Ayesha creyó ver en sus ojos que le habría gustado deshacerse de Zarah y de las otras trescientas mujeres del harén.

—Sus familiares se lanzarían sobre él como buitres —dijo Ayesha—. Además, no resulta tan sencillo repudiar a una mujer como Zarah: antes de que pronunciara la fórmula por segunda vez, ella lo habría vuelto loco de excitación.

Beatriz se mordió los labios y Ayesha notó su consternación: luchaba entre serle fiel a un muerto y el desafío de conquistar a un vivo. Bien, que reflexionara. Ella no seguiría provocándola; en cualquier caso, no tenía la conciencia completamente limpia. Claro que le habría gustado que su amiga se convirtiera en la señora del harén, así como hacer algo por las muchachas que de noche salían arrastrándose de las habitaciones de Zarah, llorando desconsoladamente. Ayesha sospechaba que en ellas ocurrían más cosas de las que le había contado a la ingenua Beatriz. Pero Zarah era una adversaria peligrosa y no estaba nada segura de que su amiga saliera victoriosa de aquella batalla.

Ese día Amir no osó presentarse ante Beatriz; estaba seguro de que se había enterado de su visita a los aposentos de Zarah: en un harén había cientos de ojos. Así que en lugar de ello hizo que le llevaran flores y regalos y, por la tarde, cuando la inquietud no le permitía conciliar el sueño, tradujo un poema de amor al español y ordenó que se lo llevaran.

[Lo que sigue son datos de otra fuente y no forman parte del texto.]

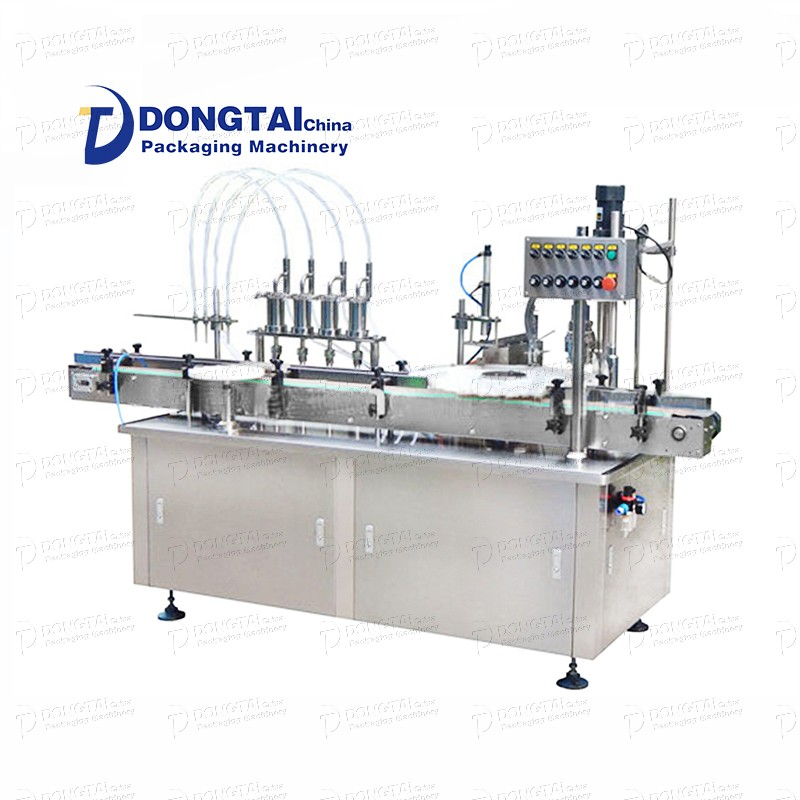 Small automatic liquid filling and capping machine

¿Acaso Hassan no había afirmado que el nuevo eunuco sabía recitar y que encima le había causado buena impresión a la castellana? Amir mandó llamar a Mustafá y le entregó el escrito.

—Vete a ver al ama y léeselo. Dile que me consumo de amor por ella y que expío mis pecados renunciando al placer de verla.

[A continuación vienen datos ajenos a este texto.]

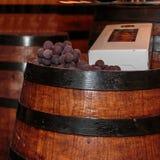 Виноградины и коробка бутылки на бочонке точного большого вина деревянном Стоковое Изображение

Mustafá asintió e hizo una reverencia. Cumpliría el encargo con alegría, desde luego: por su amo y señor, al que le estaba profundamente agradecido, pero también por su ama. Recitarle promesas de amor a Beatriz debía de ser algo celestial, aun haciéndolo por encargo de otro.

Contento, el eunuco recorrió los pasillos del harén. Las muchachas le sonreían. Mustafá sabía que cotilleaban sobre él. Aún no se había acostumbrado a su posición en el harén, pero los otros eunucos le habían dejado claro que, a los ojos de las mujeres, su sexo no lo convertía en alguien completamente neutro. Las muchachas del harén siempre estaban insatisfechas, ningún amo de este mundo podía satisfacerlas a todas, así que buscaban otras distracciones sexuales y se enamoraban las unas de las otras o de los castrados guardianes del harén. Por ese motivo, y para infinita sorpresa de Mustafá, un discurso sobre la abstinencia sexual había formado parte de su entrada en el harén.

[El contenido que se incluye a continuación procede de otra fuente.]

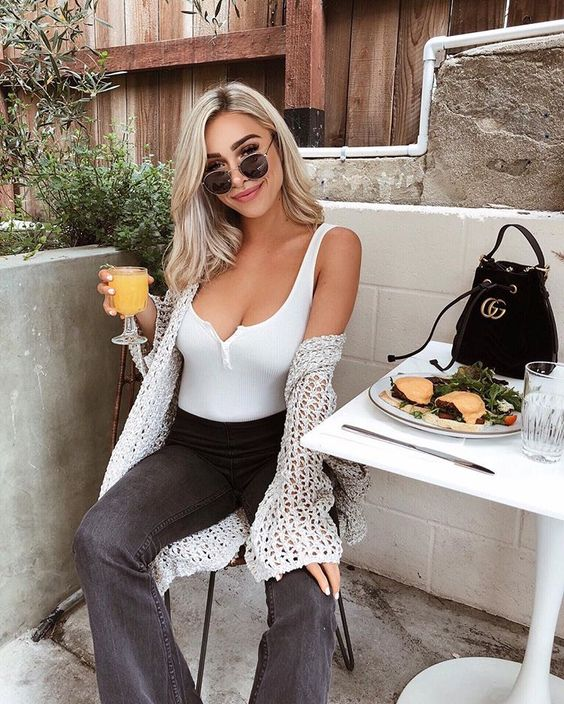a white top, black flare jeans, a grey crochet cardigan and a small black bag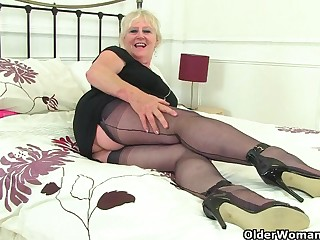 British gilf Zadi fucks the brush elderly fanny with a black dildo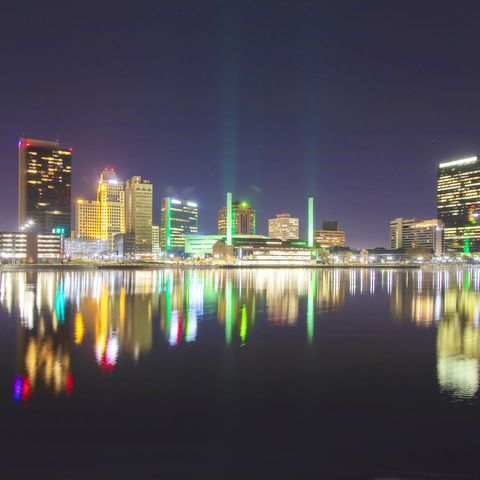 as seen in this image, toledo ohio has a colorful night presence the lights of the city are reflected on the calm surface of the maumee river, while some also project upward into the night sky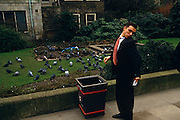 A young man has stopped by a rubbish bin to inspect his shoulder on which a nearby pigeon has recently messed on his best work suit. It is an unfortunate incident in the middle of a working day for this man in the heart of the City of London, London's financial centre - otherwise called The Square Mile. Armed with a spare tissue paper, the male cranes his neck over the shoulder to see how much of the crap remains while the flock of birds pace around on nearby grass to scavenge for crumbs left by other lunchtime office workers, otherwise enjoying warm weather in Bishopsgate Churchyard.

—No creáis que no son capaces de excitaros —les había dicho Hassan con severidad a los nuevos—. Ni imagináis los placeres que una odalisca instruida puede proporcionar incluso a cuerpos como los nuestros. Pero, sobre todo, somos capaces de llevar a esas mujeres hasta las mismas orillas del placer. No en nuestro regazo, pero sí con nuestras manos y nuestra boca. Hay ciertos métodos, y creedme: esas muchachas los conocen. Así que no os dejéis seducir por ellas. El amor por una flor del harén significa la muerte y la condena se cumple sin la menor misericordia ante los demás eunucos y también ante las muchachas. En general, la mujer también recibe un castigo severo; que conserve la vida depende de la benevolencia del amo y de su posición en el harén. Es más probable que perdonen a una bailarina que a la favorita.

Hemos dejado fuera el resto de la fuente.